Sorrow and Bliss(66)
‘Right. So,’ I turned around and looked at him for the first time since he’d come in, ‘the party is more a hedge against me being upset than you wanting to celebrate your lovely wife who you love so much.’
Patrick put both hands on his head, elbows out. ‘I can’t win. I seriously can’t. I love you, that is why I am trying to do this thing. To make you happy.’
‘It won’t. But do what you need to do.’
I put my back to him again and he left, saying as he went out, ‘Sometimes I wonder if you actually like being like this.’
He sent me an invitation by email, the same one he sent everyone else.
*
The next conversation Patrick and I had, of length, was in the car driving home from the party, when I told him that his pointing at people, the gun fingers he did while offering them drinks, made me want to shoot him.
He’d said I know what, Martha, how about we don’t talk until we get home.
I said, ‘How about we don’t talk once we’re home either,’ and turned on the heater, as high as it would go.
*
Always, when I see Ingrid’s eldest son he says, ‘Can you say about how I was born on the floor?’ He tells me his mother is too tired to and his father only saw the end part. He says his brothers don’t believe babies can happen on the floor – meaning, they will need to hear it again too, but separately, after him. On my lap, he puts one hand on each side of my face and tells me I have to do the funny version.
The last line is his. The last line is, ‘But my mum didn’t like it and that’s why sometimes everyone calls me Not Patrick.’

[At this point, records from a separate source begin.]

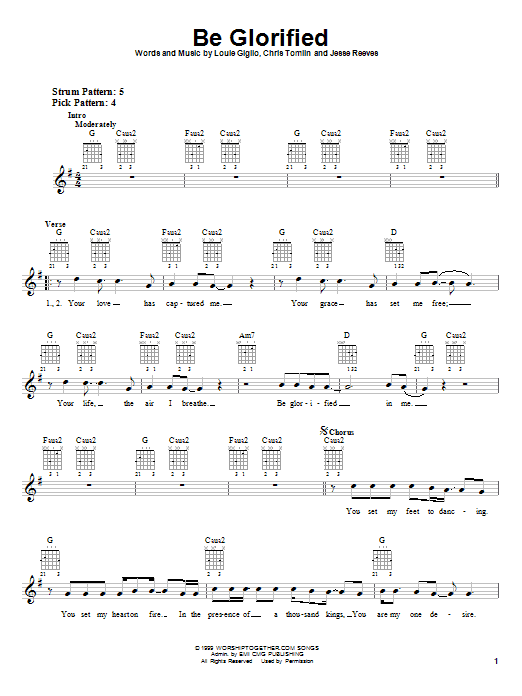 Chris Tomlin Be Glorified sheet music notes and chords arranged for Easy Guitar
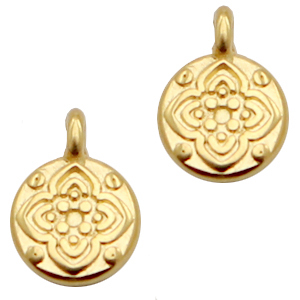 Metaal bedels DQ bloem 7mm Goud (nikkelvrij)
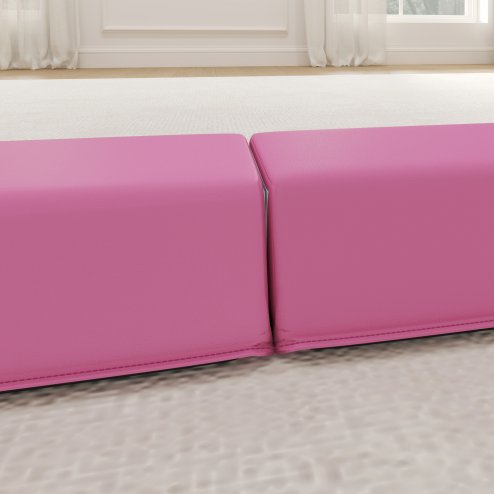 SPORTNOW 7.7ft Folding Gymnastics Beam, Floor Balance Beam for Kids with Anti-Slip Base, Gymnastics Equipment for Home Gym, Training Exercise, Pink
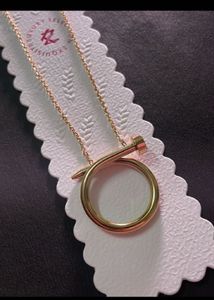 Elegant Gold Nail Ring Pendant Necklace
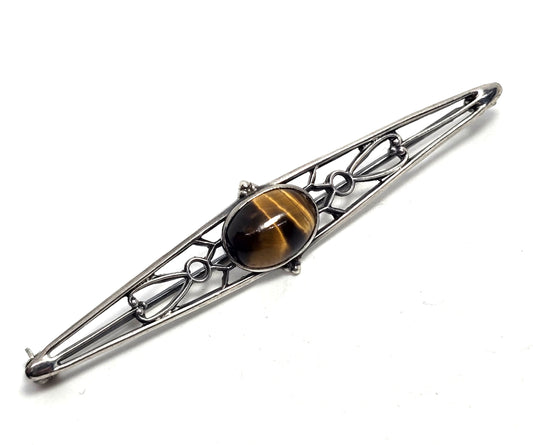 Art Deco tiger's eye sterling silver filigree bar pin lapel brooch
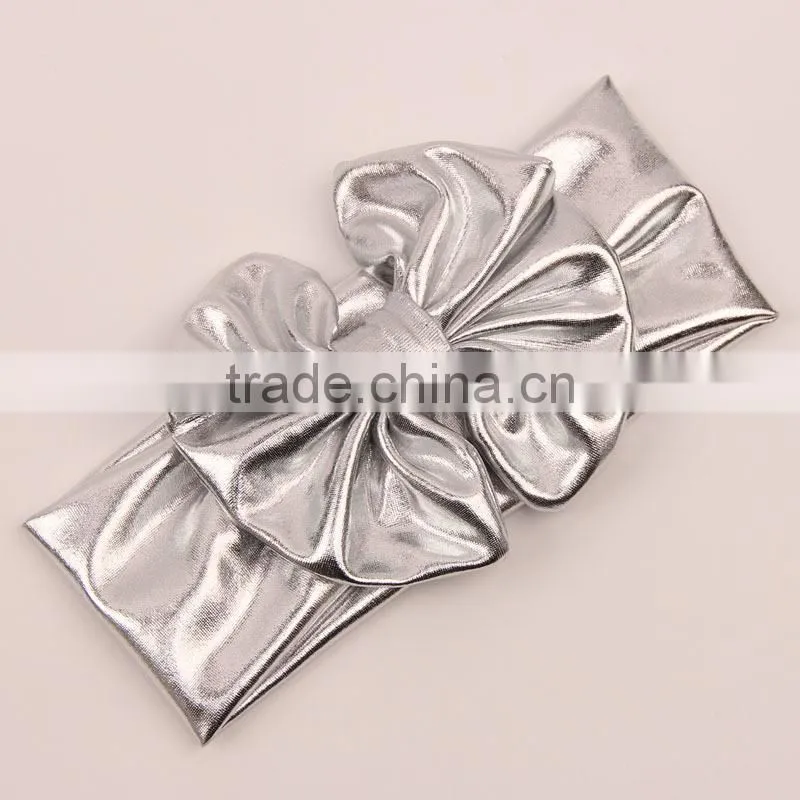 Cool baby girls metal color headband 2017 newborn kids elastic cotton hair band bows hair accessories
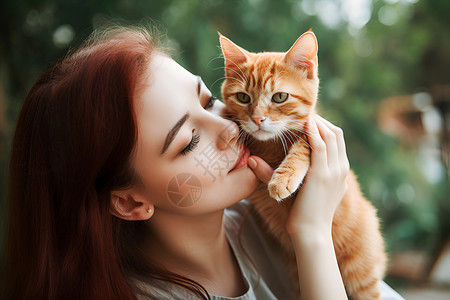 亲吻动物女士怀抱可爱的猫咪背景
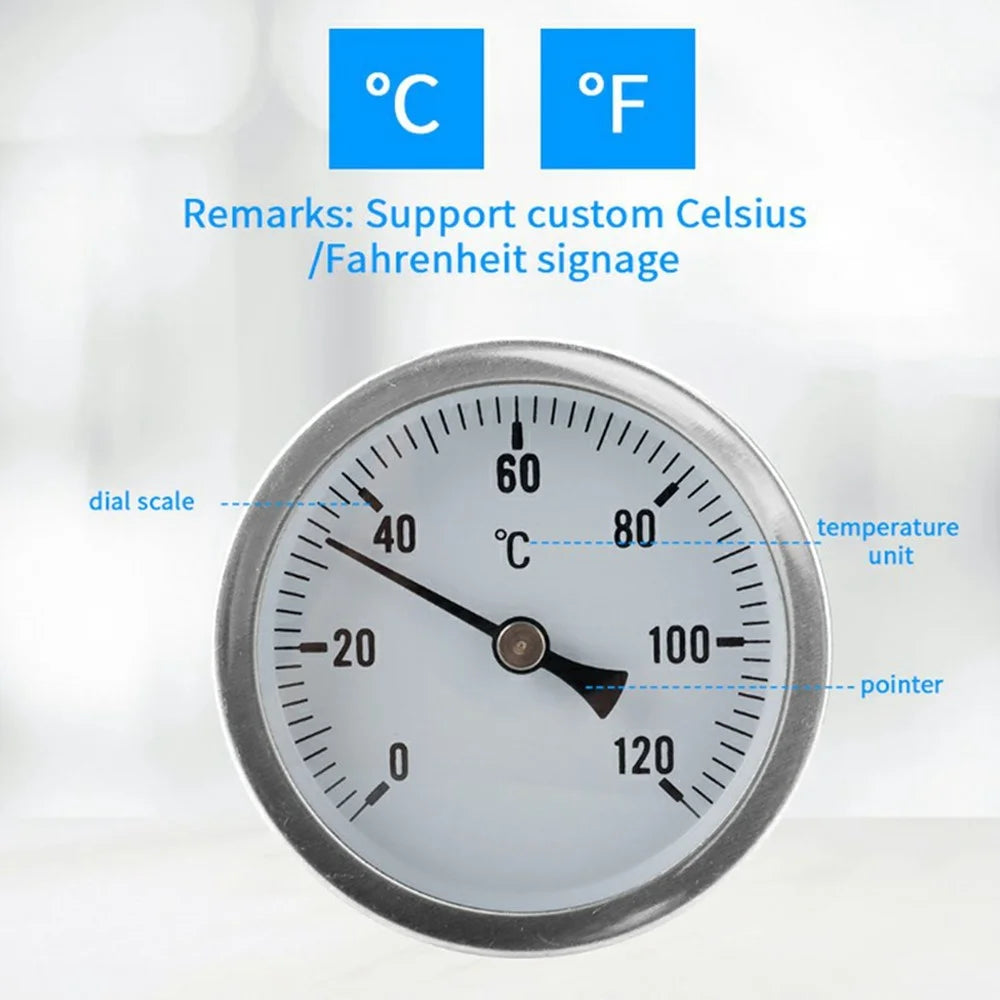 TS-W52 63mm Dial 0-120 Degree Celsius Bimetallic Thermometer Axial Mount for Industrial Gas Liquid Steam - 4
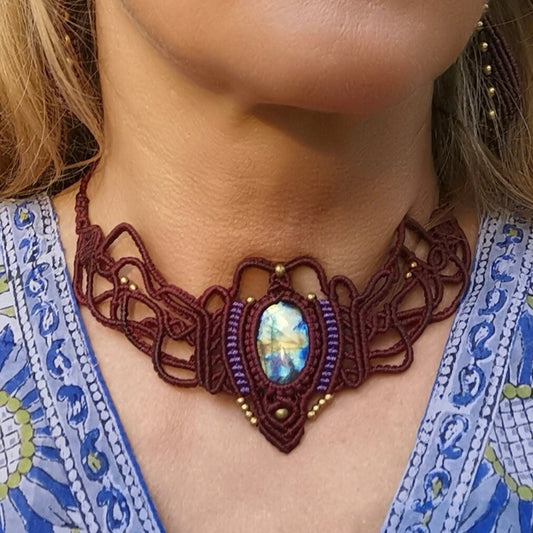 Makramee Collier mit Labradorit,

Before he slides off my lap, he needs me to explain one more time how Patrick wasn’t his uncle then and a bit later, he was. The fact is astonishing to him. It seems to confirm his belief that the very nature of things pivots on his existence, but he cannot fully enjoy it until he has my assurance that things can’t go back the other way. That Patrick will always be his uncle.
32
THE MORNING AFTER the party, Ingrid called to post-mortem it, she said ‘as is my wont.’ I was still on the sofa where Patrick had left me to go and buy a newspaper, believing he was and would be back soon. She told me she was in the bathroom hiding from her children, and would have to hang up if they found her. Over the sound of slopping bathwater, she rated the outfits the women wore in ascending order from worst to okayish, then talked for a while about Oliver’s new girlfriend who had got spectacularly drunk and flirted with Rowland. At the end of the night, Ingrid had seen her mine-sweeping the room for abandoned glasses, and later, being broken up with in the car park. It was so weird, she said, that it wasn’t our mother doing the mine-sweeping, insisting when she could no longer stand up that someone had spiked her drink, Ingrid would say, with ten other drinks. At the party, my sister hadn’t asked me why our mother wasn’t there and didn’t then. Her not appearing at an event thrown in celebration of someone else was not remarkable enough.
‘Did you have fun?’
I thought she meant it as a real question and said no.
‘Yes. That was obvious.’
I felt accused and told her I tried.
‘Did you? Really? Was that when you locked yourself in the toilet or when you were looking at your phone during my stupid speech?’
‘Can you please remember that I didn’t even want a party,’ I said, ‘The whole thing was Patrick’s idea. But whatever. I’m sorry.’
I heard the loud suction of water, my sister getting out of the bath. She told me to hang on for a second, then sighed heavily into the phone before she began talking again. ‘I know you and Patrick have been having a shit time for reasons I can’t work out but I wish I could understand why you can’t just backburner it for one night, and be like fuck it, it’s my birthday, my husband’s done all this, everyone is here, I’ll just have a champagne and a fucking olive and get back to my marriage problems tomorrow.’
I could not explain to Ingrid why I behaved like I hated Patrick without revealing why, by that time, I truly did. And I was so exhausted – all of a sudden – so exhausted by being the bad one, the disappointing one, the ruiner of everything again, again, again, that when I replied I was almost shouting. ‘Because it’s all false, Ingrid. All those speeches and laughing and oh Martha you look lovely, happy birthday, the big four-oh. They’re not my friends. None of them know the first thing about me, why I am the way I am. And it’s my fault because I am a fuck-up and a liar. You don’t even know me.’
‘Literally what are you talking about?’
I moved the phone to my other hand. ‘I have ——.’
‘Who said that?’
‘A new doctor.’
As though I’d complained that I was fat, Ingrid said, ‘Well that’s stupid. He’s obviously wrong.’
‘No he isn’t.’
‘What? Really?’
I said yes.
‘You have actual ——? Fuck.’ She was quiet for a second. ‘I’m so sorry.’
‘Don’t be. I’m fine with it. He gave me something that worked. I’ve been a new man for six months.’